GOAL:
Reproduce word for word the part of the material below that opens with the line containing "What is the distance that" and closes with the line containing "What spatial distance", including both of those lines.

DATASET EXTRACT:
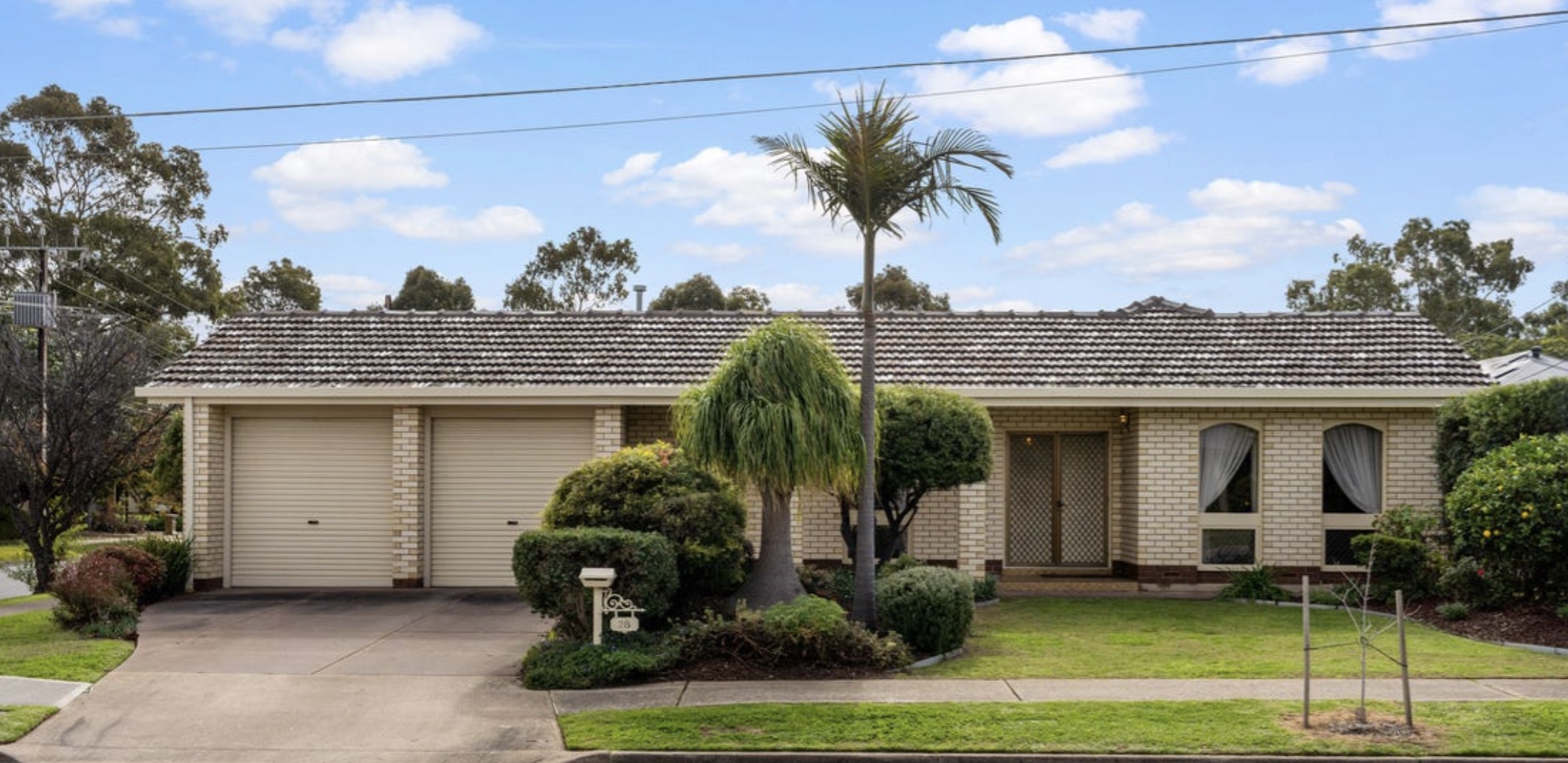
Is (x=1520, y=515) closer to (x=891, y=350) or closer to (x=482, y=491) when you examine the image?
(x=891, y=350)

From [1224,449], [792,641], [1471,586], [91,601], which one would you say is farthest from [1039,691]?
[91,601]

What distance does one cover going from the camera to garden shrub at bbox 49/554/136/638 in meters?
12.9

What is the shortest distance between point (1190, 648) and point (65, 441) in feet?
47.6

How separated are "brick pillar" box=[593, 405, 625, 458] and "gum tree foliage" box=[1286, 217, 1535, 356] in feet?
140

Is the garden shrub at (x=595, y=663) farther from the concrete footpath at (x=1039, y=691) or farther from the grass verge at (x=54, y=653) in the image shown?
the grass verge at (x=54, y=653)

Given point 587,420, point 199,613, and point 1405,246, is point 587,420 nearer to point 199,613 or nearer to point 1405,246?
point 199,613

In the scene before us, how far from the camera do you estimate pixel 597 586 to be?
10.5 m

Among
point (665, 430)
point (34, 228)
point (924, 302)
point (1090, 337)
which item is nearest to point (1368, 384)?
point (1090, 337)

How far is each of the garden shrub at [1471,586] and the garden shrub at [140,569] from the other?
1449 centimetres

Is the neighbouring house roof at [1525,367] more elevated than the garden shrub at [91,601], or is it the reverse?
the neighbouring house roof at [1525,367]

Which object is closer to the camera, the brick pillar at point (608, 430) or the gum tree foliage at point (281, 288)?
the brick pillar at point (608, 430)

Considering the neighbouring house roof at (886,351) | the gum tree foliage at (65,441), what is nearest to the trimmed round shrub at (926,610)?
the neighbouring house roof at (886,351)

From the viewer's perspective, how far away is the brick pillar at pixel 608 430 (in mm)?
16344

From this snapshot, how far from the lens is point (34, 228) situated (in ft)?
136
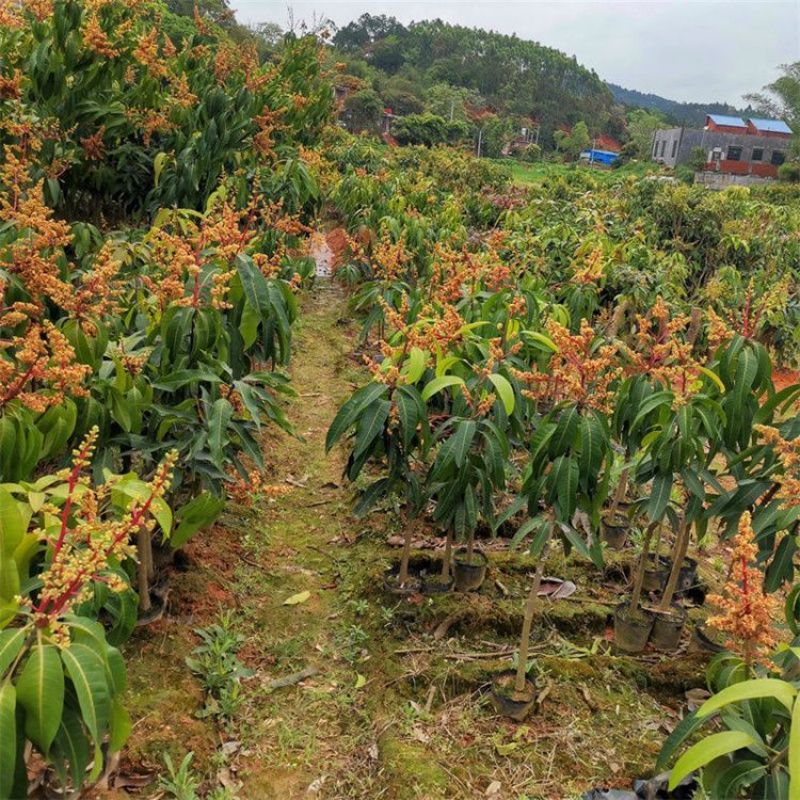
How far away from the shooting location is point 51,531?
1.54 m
==
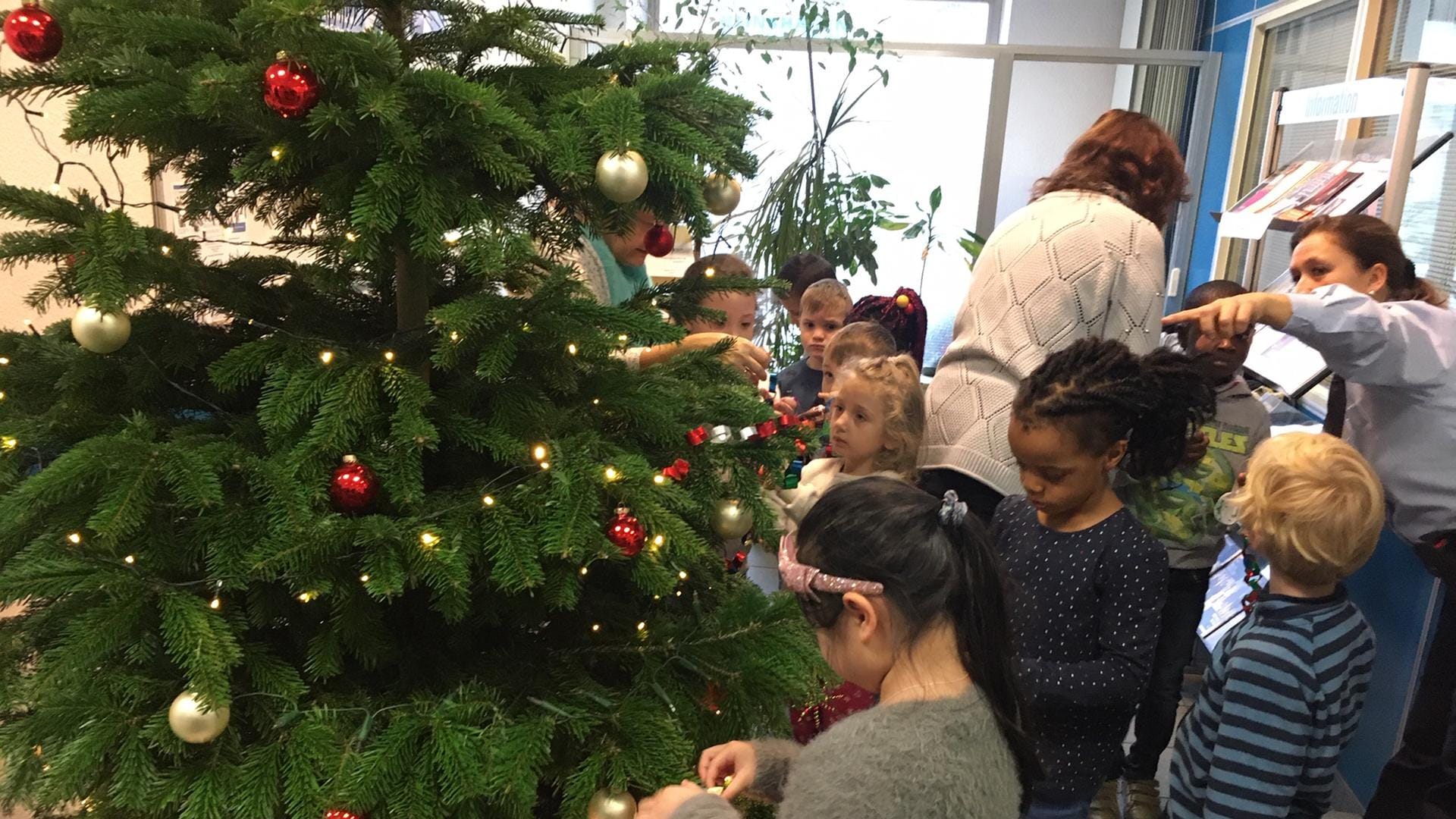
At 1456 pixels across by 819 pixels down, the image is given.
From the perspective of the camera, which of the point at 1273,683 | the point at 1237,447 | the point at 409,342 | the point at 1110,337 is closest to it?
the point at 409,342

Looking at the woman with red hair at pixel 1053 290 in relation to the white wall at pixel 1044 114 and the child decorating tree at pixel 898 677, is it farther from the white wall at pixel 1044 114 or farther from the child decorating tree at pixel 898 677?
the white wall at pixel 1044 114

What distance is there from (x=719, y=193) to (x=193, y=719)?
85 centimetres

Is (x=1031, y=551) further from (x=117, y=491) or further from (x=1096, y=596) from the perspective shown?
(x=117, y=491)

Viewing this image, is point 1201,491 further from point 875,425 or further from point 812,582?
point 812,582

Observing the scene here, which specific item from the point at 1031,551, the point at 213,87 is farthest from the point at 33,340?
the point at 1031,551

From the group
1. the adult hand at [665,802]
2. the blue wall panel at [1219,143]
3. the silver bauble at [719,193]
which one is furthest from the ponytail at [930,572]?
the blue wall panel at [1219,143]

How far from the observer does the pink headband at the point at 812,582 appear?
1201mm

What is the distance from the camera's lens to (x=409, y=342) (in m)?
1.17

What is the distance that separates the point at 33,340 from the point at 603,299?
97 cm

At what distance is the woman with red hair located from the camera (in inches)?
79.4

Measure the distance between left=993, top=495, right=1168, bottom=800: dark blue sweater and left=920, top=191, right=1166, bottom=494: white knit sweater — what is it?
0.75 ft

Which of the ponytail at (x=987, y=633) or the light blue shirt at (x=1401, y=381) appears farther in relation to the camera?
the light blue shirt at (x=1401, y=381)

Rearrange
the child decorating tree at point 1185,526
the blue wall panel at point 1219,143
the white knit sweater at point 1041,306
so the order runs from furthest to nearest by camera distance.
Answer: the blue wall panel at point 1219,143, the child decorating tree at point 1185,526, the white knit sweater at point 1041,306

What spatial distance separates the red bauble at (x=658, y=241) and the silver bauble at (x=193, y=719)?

OUTPUT:
What is the distance that separates the point at 33,340 from the point at 603,299?
97 cm

At what distance is the woman with red hair located from the camera (in inches)?
79.4

Measure the distance between left=993, top=495, right=1168, bottom=800: dark blue sweater and left=920, top=191, right=1166, bottom=494: white knit sweater — what is it?
0.75 ft

Which of the ponytail at (x=987, y=633) or the light blue shirt at (x=1401, y=381) appears farther in relation to the camera?
the light blue shirt at (x=1401, y=381)

Rearrange
the child decorating tree at point 1185,526
the blue wall panel at point 1219,143
the white knit sweater at point 1041,306
so the order runs from furthest to nearest by camera distance.
Answer: the blue wall panel at point 1219,143, the child decorating tree at point 1185,526, the white knit sweater at point 1041,306

What spatial distance separates the red bauble at (x=658, y=241) and the silver bauble at (x=193, y=719)?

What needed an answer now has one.